Visions of Development
Films Division of India and the Imagination of Progress, 1948-75
Foreword by Arvind Rajagopal
Film as a medium of social development has a distinguished if little-known history in independent India. This book tells that fascinating story.
Description
Visions of Development examines the Indian state’s postcolonial development ideology between Independence in 1947 and the Emergency of 1975-77. Sutoris pioneers a novel methodology for the study of development thought and its cinematic representations, analysing films made by the Films Division of India between 1948 and 1975. By comparing these documentaries to late-colonial films on ‘progress’, his book highlights continuities with and departures from colonial notions of development in modern India. It is the first scholarly volume to be published on the history of Indian documentary film. Of the approximately 250 documentaries analysed by Peter Sutoris, many of which have never been discussed in the existing literature, most are concerned with economic planning and industrialisation, large dams, family planning, schemes aimed at the integration of tribal peoples (Adivasis) into society, and civic education.

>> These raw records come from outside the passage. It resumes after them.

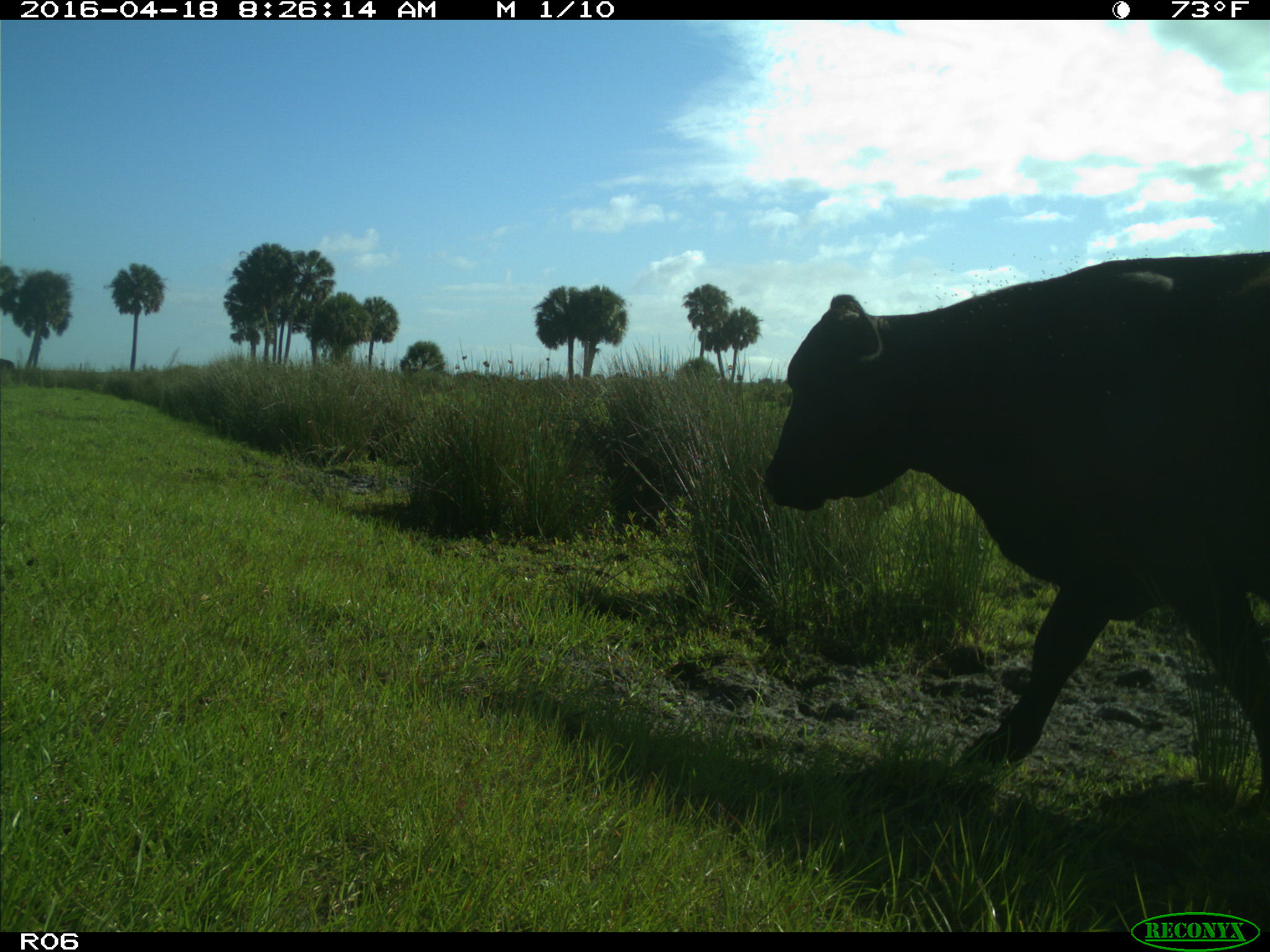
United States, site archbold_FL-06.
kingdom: Animalia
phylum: Chordata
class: Mammalia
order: Artiodactyla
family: Bovidae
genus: Bos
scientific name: Bos taurus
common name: domestic cow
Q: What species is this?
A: Bos taurus (domestic cow).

Almost all films analysed in this volume are available for free online viewing through the website of the Films Division. Links are provided on the companion website www.visionsofdevelopment.com.
Reviews
‘Through the original prism of film documentaries, this captivating book sheds new light on the continuities and contrasts between economic policies in colonial and independent India.’ — Jean Dréze, Honorary Professor, Delhi School of Economics
‘This is the definitive book on the documentary films produced by the Films Division of India, and the pioneering role that this organization played in articulating and disseminating understandings of a “new India” in the years after independence. Painstakingly researched, bursting with original and often counter-intuitive insights about the fractured visions of development that emerged from an official state agency in the “high noon” of the developmental state, this pioneering book will be invaluable not just to students of Indian documentary film history, but those interested in wider questions of cultural politics; the aesthetics and politics of developmentalism; and the practices of postcolonial nationalism and state-formation.’ — Srirupa Roy, Professor and Chair of State and Democracy, Centre for Modern Indian Studies, University of Göttingen
‘Peter Sutoris has written an extremely well researched account of the evolution of the Indian documentary and its role in projecting “Visions of Development” during the Nehruvian and the post-Nehruvian eras of contemporary Indian history.’ –– Shyam Benegal
‘In this important book, Peter Sutoris provides a richly detailed account and astute analysis of documentary film-making as a feature of India’s national development regime during early decades of state planning. Using sources from previously untapped archives and insights from several disciplines, he shows how state programs and programming designed from above on lines inherited from India’s imperial past came to include voices from below that would help to propel India’s development regime into the age of globalization.’ — David Ludden, Professor of History, New York University
‘In this engaging book, Peter Sutoris ventures beyond the banalities of factories, tractors and statistics to look upon the dreams contained in the developmental imagination. It is to his credit that, as we share his view from a darkened cinema hall, we can still hear the sound of the projector in the background.’ — Benjamin Zachariah, University of Trier, author of Developing India: An Intellectual and Social History
‘Sutoris’s history of the Films Division of India is a landmark publication, the first meticulously researched book-length study of the subject. Its publication is extremely well timed to meet unprecedented public and scholarly interest in the output of the Films Division. Sutoris’s account of the production of government propaganda films proceeds against the backdrop of a very comprehensive analysis of statist developmentalist thought, thus ensuring the book’s appeal to historians and political scientists of the post-colony/Third World as well.’ — Kaushik Bhaumik, Associate Professor, Cinema Studies, Jawharlal Nehru University, India
Author(s)
Peter Sutoris is Lecturer in Climate and Development at the University of Leeds, and the author of Visions of Development (also published by Hurst) and Educating for the Anthropocene.